The Republic was only successful on the battlefield, and even that was to a large degree due to Napoleon's own efforts (the War of the Second Coalition was nearly a disaster until he turned it around). It was not at all a stable government and in fact faced civil war throughout its existence. Napoleon brought stability to France and reformed its domestic institutions in many positive ways. The downside of his rule, of course, was that he was constantly at war, which finally led to his demise - but honestly, almost any non-Bourbon regime in France in 1800 would have been. The rest of Europe was loath to accept any kind of French government besides the Bourbon monarchy.

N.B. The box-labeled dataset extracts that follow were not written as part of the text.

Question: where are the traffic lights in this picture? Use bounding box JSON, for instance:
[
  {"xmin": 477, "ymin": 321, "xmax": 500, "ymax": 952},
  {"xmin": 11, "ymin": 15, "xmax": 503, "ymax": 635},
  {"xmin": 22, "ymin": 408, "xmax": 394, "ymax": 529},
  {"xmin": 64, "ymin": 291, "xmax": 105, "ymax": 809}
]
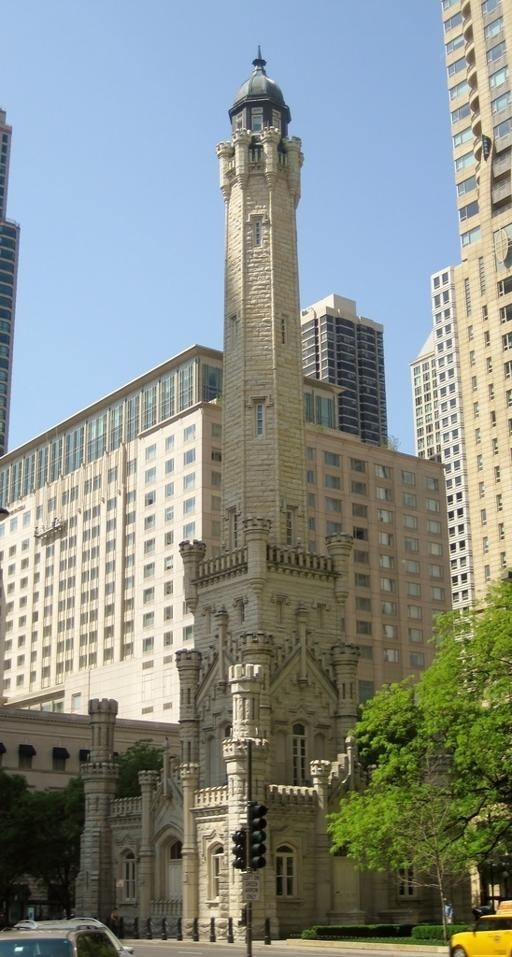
[
  {"xmin": 232, "ymin": 831, "xmax": 247, "ymax": 868},
  {"xmin": 249, "ymin": 802, "xmax": 267, "ymax": 869}
]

That's quite a big "downside".
And I don't buy the argument that the rest of Europe's attitude towards Revolutionary France was purely because it was revolutionary and had nothing to do with Bonaparte's aggression. An ideologically hostile power is one thing; an ideologically hostile power that is endlessly attempting to conquer more territory from you and, after every war, humiliates you further by taking land or money and thus gives you a great incentive to fight the next war, to avenge the humiliation and get back what he took. No victory was ever enough for Bonaparte. Be a successful general? Nah, be leader of France. Be merely the recognised leader of the French Republic? Nah, be a monarch. Have Spain as an ally with a great deal of French influence? Nah, invade. Have the Have most of Europe under your thumb with the British thrown out? Nah, attempt to gain a much greater degree of control over the European powers by controlling their economic affairs—even though
your own army marches on British boots. Have Russia defy you in peace even when Russia can't realistically expect to attack you? Nah, invade Russia.

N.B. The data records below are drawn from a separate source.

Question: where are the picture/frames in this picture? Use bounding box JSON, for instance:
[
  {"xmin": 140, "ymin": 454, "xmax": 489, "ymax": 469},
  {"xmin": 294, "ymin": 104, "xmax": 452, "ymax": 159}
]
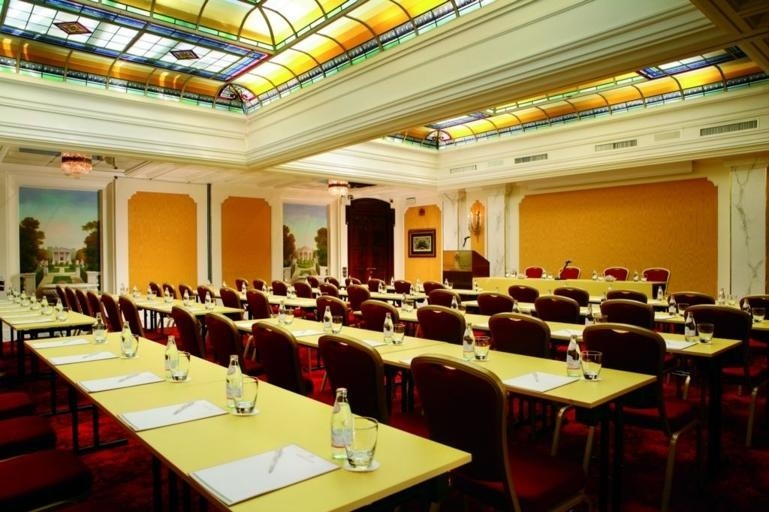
[
  {"xmin": 4, "ymin": 169, "xmax": 117, "ymax": 298},
  {"xmin": 409, "ymin": 230, "xmax": 436, "ymax": 257}
]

Et cetera ad infinitum. Nothing satisfied Bonaparte; the leaders of the rest of Europe were absolutely right to perceive that he would settle for nothing less than total domination of Europe. If not for Bonaparte, they would have grown tired of fighting France when it brought them no reward and nothing but defeat, if France seemed a dangerously powerful great power that could be coexisted with; but Bonaparte's France
couldn't be coexisted with because it wasn't just dangerously powerful, it also clearly sought to dominate, rather than merely not be dominated by, other great powers. He couldn't have crippled the United Kingdom, as he ought to have understood; but he could have rendered it powerless to hurt him by taking away its 'sword', the European countries that had good reason to hate him and to accept British money to fight against him. There wasn't going to be an early-19th-century D-Day; the United Kingdom was as powerful as the number of Continental enemies Revolutionary France makes for itself.

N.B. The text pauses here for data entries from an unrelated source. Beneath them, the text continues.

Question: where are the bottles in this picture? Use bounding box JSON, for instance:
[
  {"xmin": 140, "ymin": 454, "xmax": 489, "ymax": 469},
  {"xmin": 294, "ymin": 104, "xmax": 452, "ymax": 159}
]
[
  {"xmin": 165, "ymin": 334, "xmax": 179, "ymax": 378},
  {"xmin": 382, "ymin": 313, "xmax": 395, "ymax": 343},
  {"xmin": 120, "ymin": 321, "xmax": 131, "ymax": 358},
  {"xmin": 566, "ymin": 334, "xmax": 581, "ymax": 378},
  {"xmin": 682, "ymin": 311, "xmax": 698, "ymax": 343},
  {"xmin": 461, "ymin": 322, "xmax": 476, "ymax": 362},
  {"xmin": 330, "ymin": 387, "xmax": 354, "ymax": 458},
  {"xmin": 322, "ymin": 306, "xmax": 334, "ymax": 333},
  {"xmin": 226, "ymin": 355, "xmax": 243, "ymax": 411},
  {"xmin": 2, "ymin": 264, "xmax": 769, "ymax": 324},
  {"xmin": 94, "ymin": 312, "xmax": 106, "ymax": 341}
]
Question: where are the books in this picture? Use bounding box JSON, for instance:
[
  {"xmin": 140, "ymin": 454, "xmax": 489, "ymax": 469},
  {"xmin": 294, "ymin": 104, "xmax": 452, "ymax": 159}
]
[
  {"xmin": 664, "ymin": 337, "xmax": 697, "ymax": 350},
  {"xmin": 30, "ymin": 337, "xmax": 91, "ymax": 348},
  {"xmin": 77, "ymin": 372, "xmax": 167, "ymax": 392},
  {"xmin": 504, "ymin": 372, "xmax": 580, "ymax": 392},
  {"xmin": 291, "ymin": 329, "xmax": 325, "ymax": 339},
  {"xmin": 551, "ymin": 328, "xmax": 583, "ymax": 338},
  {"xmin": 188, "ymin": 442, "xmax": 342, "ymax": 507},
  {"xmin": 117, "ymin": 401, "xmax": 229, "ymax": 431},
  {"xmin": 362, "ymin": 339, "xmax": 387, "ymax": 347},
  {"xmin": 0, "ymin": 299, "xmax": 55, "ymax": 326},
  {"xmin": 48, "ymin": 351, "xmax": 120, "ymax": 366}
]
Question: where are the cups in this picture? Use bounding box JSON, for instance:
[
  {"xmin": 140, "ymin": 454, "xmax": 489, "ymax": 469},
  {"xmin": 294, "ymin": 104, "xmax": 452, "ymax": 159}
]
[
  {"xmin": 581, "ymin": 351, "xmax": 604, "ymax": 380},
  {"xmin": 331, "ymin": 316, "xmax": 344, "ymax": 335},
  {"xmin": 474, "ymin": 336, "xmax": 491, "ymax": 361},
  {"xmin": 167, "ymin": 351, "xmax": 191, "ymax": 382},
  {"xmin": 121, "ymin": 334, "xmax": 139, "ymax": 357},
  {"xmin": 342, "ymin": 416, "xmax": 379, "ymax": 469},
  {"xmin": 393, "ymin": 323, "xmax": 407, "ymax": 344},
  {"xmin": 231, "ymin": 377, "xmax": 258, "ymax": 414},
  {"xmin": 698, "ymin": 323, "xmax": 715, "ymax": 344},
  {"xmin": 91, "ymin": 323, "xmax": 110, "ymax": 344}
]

The Republic might have achieved stability without him; but with him it was doomed to destruction, because France, even with a brilliant military leader and plenty of reforms to strengthen it, can't beat the rest of Europe united against it again and again and again. It needs to win every time; the rest of Europe united only needs to win once, and it did. (The Hundred Days never stood a chance.) Bonaparte's glory-lust caused a demographic disaster for France that gave France at least four grievous defeats—the Napoleonic Wars, the Franco-Prussian War and the two World Wars—for more than a hundred years to come; the unification of Germany wouldn't be so much of a threat to a France whose population was equal to Germany's. Bonaparte directly caused the destruction of the French Republic and the success of counter-revolution. Plus, he dismantled the last of French democracy in favour of his own autocracy.
I honestly can't see why anyone would revere the man. Creating the
Code Napoléon and various other judicial reforms is no compensation for causing such tremendous woe for one's own country.
France would be wanked if he had never taken power. Being less amazingly militarily successful probably wouldn't have meant being instantly overrun. Without him, Revolutionary France might have survived; with him, because of his insatiable ambition, it never could.